- **DATA**:
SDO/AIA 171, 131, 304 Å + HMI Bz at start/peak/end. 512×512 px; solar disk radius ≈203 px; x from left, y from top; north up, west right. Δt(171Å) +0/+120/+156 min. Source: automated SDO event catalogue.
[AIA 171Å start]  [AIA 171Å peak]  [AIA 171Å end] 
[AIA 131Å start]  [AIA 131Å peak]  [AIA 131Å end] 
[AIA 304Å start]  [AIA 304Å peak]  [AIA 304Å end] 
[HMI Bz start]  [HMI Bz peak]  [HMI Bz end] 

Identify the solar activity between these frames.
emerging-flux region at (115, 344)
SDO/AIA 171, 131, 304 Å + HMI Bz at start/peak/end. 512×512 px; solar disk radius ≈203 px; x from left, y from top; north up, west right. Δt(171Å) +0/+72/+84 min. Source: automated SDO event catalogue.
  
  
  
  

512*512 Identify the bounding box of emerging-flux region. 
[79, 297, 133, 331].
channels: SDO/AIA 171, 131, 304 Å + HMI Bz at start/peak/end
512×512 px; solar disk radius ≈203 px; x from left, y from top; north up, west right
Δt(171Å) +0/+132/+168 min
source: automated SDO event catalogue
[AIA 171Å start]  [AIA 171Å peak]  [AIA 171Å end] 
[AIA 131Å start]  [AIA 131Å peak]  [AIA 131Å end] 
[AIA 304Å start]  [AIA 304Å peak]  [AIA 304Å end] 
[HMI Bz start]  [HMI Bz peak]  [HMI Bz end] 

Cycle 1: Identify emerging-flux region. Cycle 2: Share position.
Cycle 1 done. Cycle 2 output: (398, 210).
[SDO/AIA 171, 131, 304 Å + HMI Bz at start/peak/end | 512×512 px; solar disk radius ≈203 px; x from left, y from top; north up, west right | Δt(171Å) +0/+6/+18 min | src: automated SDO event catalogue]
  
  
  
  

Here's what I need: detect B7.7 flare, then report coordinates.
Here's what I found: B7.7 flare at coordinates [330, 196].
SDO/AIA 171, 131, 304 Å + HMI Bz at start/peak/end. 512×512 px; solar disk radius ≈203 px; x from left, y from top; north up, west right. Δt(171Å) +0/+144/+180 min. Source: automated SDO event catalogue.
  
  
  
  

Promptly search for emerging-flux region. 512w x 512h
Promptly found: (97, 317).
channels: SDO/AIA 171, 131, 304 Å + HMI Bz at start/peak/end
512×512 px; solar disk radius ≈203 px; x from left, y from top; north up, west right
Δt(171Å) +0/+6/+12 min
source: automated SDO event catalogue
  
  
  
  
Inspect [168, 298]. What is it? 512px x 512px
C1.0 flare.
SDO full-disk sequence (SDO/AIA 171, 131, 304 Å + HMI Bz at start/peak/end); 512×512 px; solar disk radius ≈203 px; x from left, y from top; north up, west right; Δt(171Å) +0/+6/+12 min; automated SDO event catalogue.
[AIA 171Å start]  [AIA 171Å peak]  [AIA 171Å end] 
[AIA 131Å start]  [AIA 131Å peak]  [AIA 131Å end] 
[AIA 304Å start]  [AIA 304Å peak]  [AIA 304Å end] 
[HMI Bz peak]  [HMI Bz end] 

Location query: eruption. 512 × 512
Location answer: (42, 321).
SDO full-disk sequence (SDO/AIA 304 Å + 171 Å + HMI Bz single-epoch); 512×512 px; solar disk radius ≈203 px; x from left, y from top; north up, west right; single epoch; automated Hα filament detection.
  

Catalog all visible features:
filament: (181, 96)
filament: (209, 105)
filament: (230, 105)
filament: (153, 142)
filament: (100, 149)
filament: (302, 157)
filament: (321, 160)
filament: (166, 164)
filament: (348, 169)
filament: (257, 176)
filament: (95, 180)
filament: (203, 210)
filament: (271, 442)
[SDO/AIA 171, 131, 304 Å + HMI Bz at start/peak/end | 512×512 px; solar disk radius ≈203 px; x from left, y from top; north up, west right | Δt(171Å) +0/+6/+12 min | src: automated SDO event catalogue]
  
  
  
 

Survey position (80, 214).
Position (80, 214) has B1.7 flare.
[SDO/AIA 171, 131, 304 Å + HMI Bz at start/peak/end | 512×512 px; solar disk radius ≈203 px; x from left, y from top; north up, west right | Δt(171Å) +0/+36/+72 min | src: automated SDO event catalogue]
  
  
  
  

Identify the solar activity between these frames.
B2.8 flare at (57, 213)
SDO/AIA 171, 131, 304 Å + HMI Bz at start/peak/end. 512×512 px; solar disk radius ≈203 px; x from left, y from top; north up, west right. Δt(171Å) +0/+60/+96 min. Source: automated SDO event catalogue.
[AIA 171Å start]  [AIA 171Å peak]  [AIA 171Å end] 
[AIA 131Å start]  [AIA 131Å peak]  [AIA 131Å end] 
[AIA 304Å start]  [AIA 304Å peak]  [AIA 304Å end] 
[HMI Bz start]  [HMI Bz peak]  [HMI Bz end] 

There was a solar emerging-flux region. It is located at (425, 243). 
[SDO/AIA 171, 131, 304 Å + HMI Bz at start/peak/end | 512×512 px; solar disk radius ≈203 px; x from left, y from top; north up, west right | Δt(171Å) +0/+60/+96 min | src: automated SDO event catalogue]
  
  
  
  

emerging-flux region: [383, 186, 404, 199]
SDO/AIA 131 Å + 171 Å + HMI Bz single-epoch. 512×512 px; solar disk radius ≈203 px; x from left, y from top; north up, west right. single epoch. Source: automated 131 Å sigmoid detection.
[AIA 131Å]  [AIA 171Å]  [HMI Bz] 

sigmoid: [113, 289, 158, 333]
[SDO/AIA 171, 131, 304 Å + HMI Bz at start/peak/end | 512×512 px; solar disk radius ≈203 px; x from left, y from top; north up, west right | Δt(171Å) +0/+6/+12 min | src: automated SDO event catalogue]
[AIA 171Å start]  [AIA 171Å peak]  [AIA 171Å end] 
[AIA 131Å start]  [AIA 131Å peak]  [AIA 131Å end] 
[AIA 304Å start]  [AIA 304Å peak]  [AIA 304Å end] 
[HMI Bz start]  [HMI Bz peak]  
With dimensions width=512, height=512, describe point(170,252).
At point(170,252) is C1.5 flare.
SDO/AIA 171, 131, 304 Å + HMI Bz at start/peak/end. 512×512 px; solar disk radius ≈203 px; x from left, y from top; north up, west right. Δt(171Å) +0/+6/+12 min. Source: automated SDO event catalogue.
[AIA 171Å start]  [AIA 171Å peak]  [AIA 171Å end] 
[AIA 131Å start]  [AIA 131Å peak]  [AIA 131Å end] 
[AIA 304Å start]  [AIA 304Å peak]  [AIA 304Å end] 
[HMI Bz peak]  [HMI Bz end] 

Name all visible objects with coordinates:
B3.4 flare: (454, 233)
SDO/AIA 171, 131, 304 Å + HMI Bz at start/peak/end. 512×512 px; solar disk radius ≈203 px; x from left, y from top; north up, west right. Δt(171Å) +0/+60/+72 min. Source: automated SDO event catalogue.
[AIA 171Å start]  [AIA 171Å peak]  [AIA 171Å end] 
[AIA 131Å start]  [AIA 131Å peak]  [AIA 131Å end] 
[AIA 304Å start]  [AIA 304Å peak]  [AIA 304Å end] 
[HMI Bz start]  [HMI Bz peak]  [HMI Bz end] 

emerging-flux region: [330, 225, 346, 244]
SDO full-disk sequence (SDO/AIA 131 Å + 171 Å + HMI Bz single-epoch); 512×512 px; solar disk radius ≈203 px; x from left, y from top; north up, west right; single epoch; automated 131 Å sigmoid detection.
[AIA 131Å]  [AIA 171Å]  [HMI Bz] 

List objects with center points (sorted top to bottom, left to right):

- **WORK TASK**: Your task is to return the full listing exactly as it was given.

- **TASK SOLUTION**:
SDO/AIA 171, 131, 304 Å + HMI Bz at start/peak/end. 512×512 px; solar disk radius ≈203 px; x from left, y from top; north up, west right. Δt(171Å) +0/+120/+156 min. Source: automated SDO event catalogue.
[AIA 171Å start]  [AIA 171Å peak]  [AIA 171Å end] 
[AIA 131Å start]  [AIA 131Å peak]  [AIA 131Å end] 
[AIA 304Å start]  [AIA 304Å peak]  [AIA 304Å end] 
[HMI Bz start]  [HMI Bz peak]  [HMI Bz end] 

Identify the solar activity between these frames.
emerging-flux region at (115, 344)
SDO/AIA 171, 131, 304 Å + HMI Bz at start/peak/end. 512×512 px; solar disk radius ≈203 px; x from left, y from top; north up, west right. Δt(171Å) +0/+72/+84 min. Source: automated SDO event catalogue.
  
  
  
  

512*512 Identify the bounding box of emerging-flux region. 
[79, 297, 133, 331].
channels: SDO/AIA 171, 131, 304 Å + HMI Bz at start/peak/end
512×512 px; solar disk radius ≈203 px; x from left, y from top; north up, west right
Δt(171Å) +0/+132/+168 min
source: automated SDO event catalogue
[AIA 171Å start]  [AIA 171Å peak]  [AIA 171Å end] 
[AIA 131Å start]  [AIA 131Å peak]  [AIA 131Å end] 
[AIA 304Å start]  [AIA 304Å peak]  [AIA 304Å end] 
[HMI Bz start]  [HMI Bz peak]  [HMI Bz end] 

Cycle 1: Identify emerging-flux region. Cycle 2: Share position.
Cycle 1 done. Cycle 2 output: (398, 210).
[SDO/AIA 171, 131, 304 Å + HMI Bz at start/peak/end | 512×512 px; solar disk radius ≈203 px; x from left, y from top; north up, west right | Δt(171Å) +0/+6/+18 min | src: automated SDO event catalogue]
  
  
  
  

Here's what I need: detect B7.7 flare, then report coordinates.
Here's what I found: B7.7 flare at coordinates [330, 196].
SDO/AIA 171, 131, 304 Å + HMI Bz at start/peak/end. 512×512 px; solar disk radius ≈203 px; x from left, y from top; north up, west right. Δt(171Å) +0/+144/+180 min. Source: automated SDO event catalogue.
  
  
  
  

Promptly search for emerging-flux region. 512w x 512h
Promptly found: (97, 317).
channels: SDO/AIA 171, 131, 304 Å + HMI Bz at start/peak/end
512×512 px; solar disk radius ≈203 px; x from left, y from top; north up, west right
Δt(171Å) +0/+6/+12 min
source: automated SDO event catalogue
  
  
  
  
Inspect [168, 298]. What is it? 512px x 512px
C1.0 flare.
SDO full-disk sequence (SDO/AIA 171, 131, 304 Å + HMI Bz at start/peak/end); 512×512 px; solar disk radius ≈203 px; x from left, y from top; north up, west right; Δt(171Å) +0/+6/+12 min; automated SDO event catalogue.
[AIA 171Å start]  [AIA 171Å peak]  [AIA 171Å end] 
[AIA 131Å start]  [AIA 131Å peak]  [AIA 131Å end] 
[AIA 304Å start]  [AIA 304Å peak]  [AIA 304Å end] 
[HMI Bz peak]  [HMI Bz end] 

Location query: eruption. 512 × 512
Location answer: (42, 321).
SDO full-disk sequence (SDO/AIA 304 Å + 171 Å + HMI Bz single-epoch); 512×512 px; solar disk radius ≈203 px; x from left, y from top; north up, west right; single epoch; automated Hα filament detection.
  

Catalog all visible features:
filament: (181, 96)
filament: (209, 105)
filament: (230, 105)
filament: (153, 142)
filament: (100, 149)
filament: (302, 157)
filament: (321, 160)
filament: (166, 164)
filament: (348, 169)
filament: (257, 176)
filament: (95, 180)
filament: (203, 210)
filament: (271, 442)
[SDO/AIA 171, 131, 304 Å + HMI Bz at start/peak/end | 512×512 px; solar disk radius ≈203 px; x from left, y from top; north up, west right | Δt(171Å) +0/+6/+12 min | src: automated SDO event catalogue]
  
  
  
 

Survey position (80, 214).
Position (80, 214) has B1.7 flare.
[SDO/AIA 171, 131, 304 Å + HMI Bz at start/peak/end | 512×512 px; solar disk radius ≈203 px; x from left, y from top; north up, west right | Δt(171Å) +0/+36/+72 min | src: automated SDO event catalogue]
  
  
  
  

Identify the solar activity between these frames.
B2.8 flare at (57, 213)
SDO/AIA 171, 131, 304 Å + HMI Bz at start/peak/end. 512×512 px; solar disk radius ≈203 px; x from left, y from top; north up, west right. Δt(171Å) +0/+60/+96 min. Source: automated SDO event catalogue.
[AIA 171Å start]  [AIA 171Å peak]  [AIA 171Å end] 
[AIA 131Å start]  [AIA 131Å peak]  [AIA 131Å end] 
[AIA 304Å start]  [AIA 304Å peak]  [AIA 304Å end] 
[HMI Bz start]  [HMI Bz peak]  [HMI Bz end] 

There was a solar emerging-flux region. It is located at (425, 243). 
[SDO/AIA 171, 131, 304 Å + HMI Bz at start/peak/end | 512×512 px; solar disk radius ≈203 px; x from left, y from top; north up, west right | Δt(171Å) +0/+60/+96 min | src: automated SDO event catalogue]
  
  
  
  

emerging-flux region: [383, 186, 404, 199]
SDO/AIA 131 Å + 171 Å + HMI Bz single-epoch. 512×512 px; solar disk radius ≈203 px; x from left, y from top; north up, west right. single epoch. Source: automated 131 Å sigmoid detection.
[AIA 131Å]  [AIA 171Å]  [HMI Bz] 

sigmoid: [113, 289, 158, 333]
[SDO/AIA 171, 131, 304 Å + HMI Bz at start/peak/end | 512×512 px; solar disk radius ≈203 px; x from left, y from top; north up, west right | Δt(171Å) +0/+6/+12 min | src: automated SDO event catalogue]
[AIA 171Å start]  [AIA 171Å peak]  [AIA 171Å end] 
[AIA 131Å start]  [AIA 131Å peak]  [AIA 131Å end] 
[AIA 304Å start]  [AIA 304Å peak]  [AIA 304Å end] 
[HMI Bz start]  [HMI Bz peak]  
With dimensions width=512, height=512, describe point(170,252).
At point(170,252) is C1.5 flare.
SDO/AIA 171, 131, 304 Å + HMI Bz at start/peak/end. 512×512 px; solar disk radius ≈203 px; x from left, y from top; north up, west right. Δt(171Å) +0/+6/+12 min. Source: automated SDO event catalogue.
[AIA 171Å start]  [AIA 171Å peak]  [AIA 171Å end] 
[AIA 131Å start]  [AIA 131Å peak]  [AIA 131Å end] 
[AIA 304Å start]  [AIA 304Å peak]  [AIA 304Å end] 
[HMI Bz peak]  [HMI Bz end] 

Name all visible objects with coordinates:
B3.4 flare: (454, 233)
SDO/AIA 171, 131, 304 Å + HMI Bz at start/peak/end. 512×512 px; solar disk radius ≈203 px; x from left, y from top; north up, west right. Δt(171Å) +0/+60/+72 min. Source: automated SDO event catalogue.
[AIA 171Å start]  [AIA 171Å peak]  [AIA 171Å end] 
[AIA 131Å start]  [AIA 131Å peak]  [AIA 131Å end] 
[AIA 304Å start]  [AIA 304Å peak]  [AIA 304Å end] 
[HMI Bz start]  [HMI Bz peak]  [HMI Bz end] 

emerging-flux region: [330, 225, 346, 244]
SDO full-disk sequence (SDO/AIA 131 Å + 171 Å + HMI Bz single-epoch); 512×512 px; solar disk radius ≈203 px; x from left, y from top; north up, west right; single epoch; automated 131 Å sigmoid detection.
[AIA 131Å]  [AIA 171Å]  [HMI Bz] 

List objects with center points (sorted top to bottom, left to right):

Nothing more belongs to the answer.